**PARTS OF THE EXERCISE**
#1 According to the hedge fund article, how much did net inflows into the industry total in July?
#2 Continue the hedge fund article from where it stops.

**DOCUMENT TEXT**
-- Opening Marker --
Date: Wednesday, August 19, 2009
Author: Tomoko Yamazaki, Bloomberg

Hedge fund assets increased by $10.6 billion in July, rising for a third straight month, as managers trading shares benefited from global stock market gains, according to Eurekahedge Pte.

Net inflows into the industry totaled $2.1 billion, while gains through performance were $8.5 billion, bringing total assets under management to $1.35 trillion, the Singapore-based research firm said in a report posted on its Web site.

Hedge fund managers are making a comeback after suffering their worst year on record in 2008, as stock markets recover amid optimism that stimulus measures will help put an end to the worst of the global economic recession. The MSCI World Index jumped 8.4 percent in July, bringing its year-to-date advance to 14 percent.

“The equity market rally has certainly put a tailwind behind certain strategies of hedge funds and it has sped the return of money to this asset class,” said Kirby Daley, a senior strategist in Hong Kong with Newedge Group’s prime brokerage business. “Going forward, investors should be sure to maintain a portfolio of the diversified hedge-fund strategies.”

The Eurekahedge Hedge Fund Index, tracking more than 2,000 funds, added 2.2 percent and gained for a fifth straight month, taking the year-to-date advance to 12 percent, the report said. It was the best year-to-July return on record, Eurekahedge said.
-- Closing Marker --
**GIVEN DATA**
-- Opening Marker --
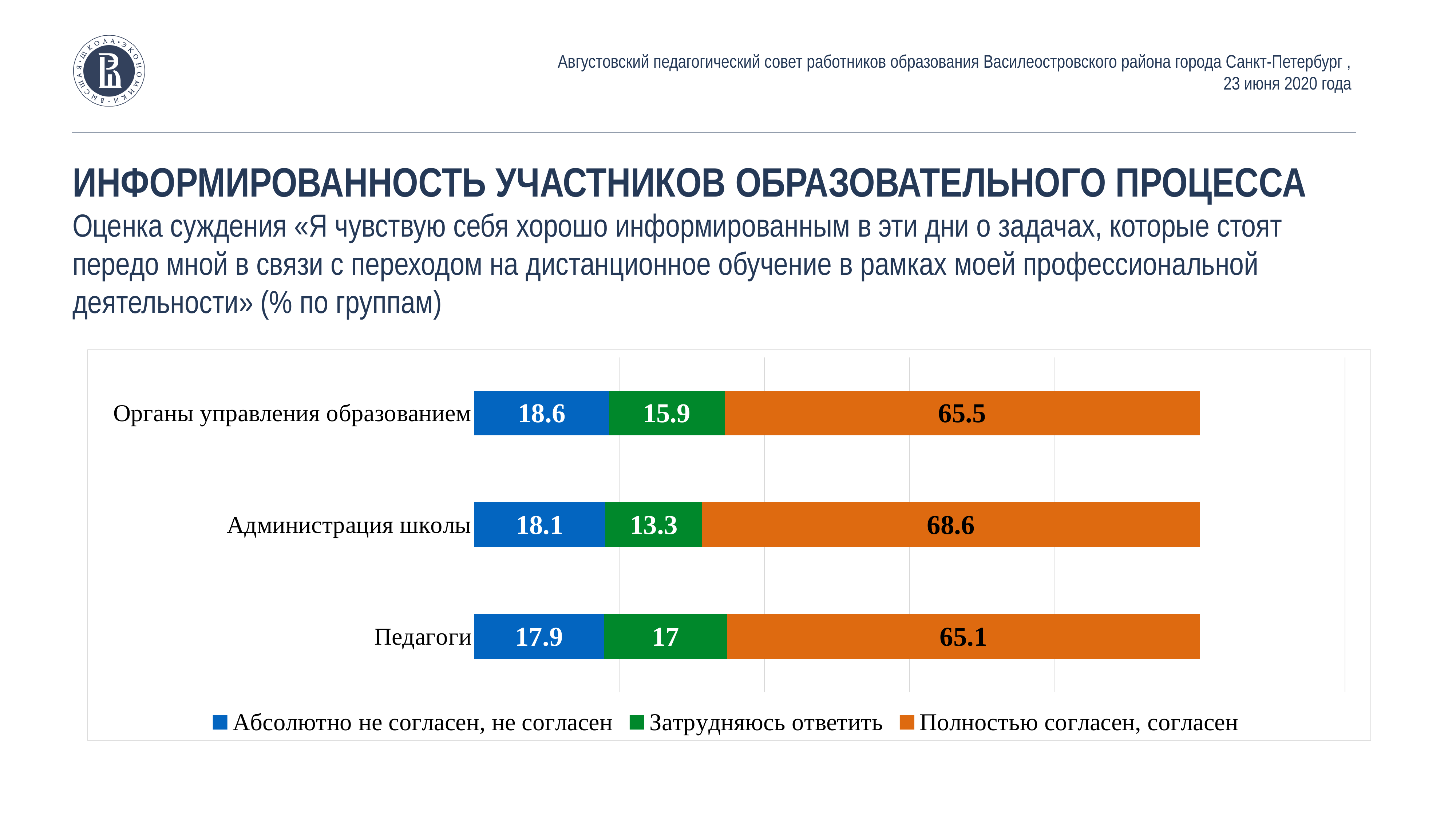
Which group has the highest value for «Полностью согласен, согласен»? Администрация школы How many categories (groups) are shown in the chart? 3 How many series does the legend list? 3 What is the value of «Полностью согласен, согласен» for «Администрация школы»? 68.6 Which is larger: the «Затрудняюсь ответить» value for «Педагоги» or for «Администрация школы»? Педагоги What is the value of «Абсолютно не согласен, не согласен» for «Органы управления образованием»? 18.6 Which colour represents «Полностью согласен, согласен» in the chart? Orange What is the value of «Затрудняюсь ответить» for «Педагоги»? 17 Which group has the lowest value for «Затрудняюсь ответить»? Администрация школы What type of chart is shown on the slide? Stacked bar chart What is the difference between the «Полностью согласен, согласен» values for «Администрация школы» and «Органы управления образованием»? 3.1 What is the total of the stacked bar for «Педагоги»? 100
-- Closing Marker --
**WRITTEN ANSWERS**
#1 $2.1 billion

#2
‘No Surprise’

The worst U.S. economic slump since the Great Depression abated in the second quarter as government spending programs started to kick in. Gross domestic product shrank at a better- than-forecast 1 percent annual pace after a 6.4 percent drop the prior three months, Commerce Department figures showed on July 31 in Washington.

The gap between fund closures and launches will narrow in the third quarter as the number of funds shutting down declined quarter-on-quarter since the fourth quarter last year, Eurekahedge said. Still, capital raisings for new funds are among the biggest obstacle, and the increased number of funds won’t be accurately reflected in the industry’s assets until mid-2010, Eurekahedge said.

“Newer firms will find asset gathering hard to start with, but our experience is that running with a small asset base for two to three years is one of the common indicators of long-term success, and was a common denominator of many of the current industry giants,” said Peter Douglas, principal of GFIA Pte, a Singapore-based hedge-fund consulting firm.

Asian Hedge Funds

All of Eurekahedge’s seven regional indexes rose last month, with managers of Asian and emerging markets funds the best performers. In terms of strategies, managers of so-called long- short funds, who bet on rising and falling stock prices, were the main drivers of performance, Eurekahedge said.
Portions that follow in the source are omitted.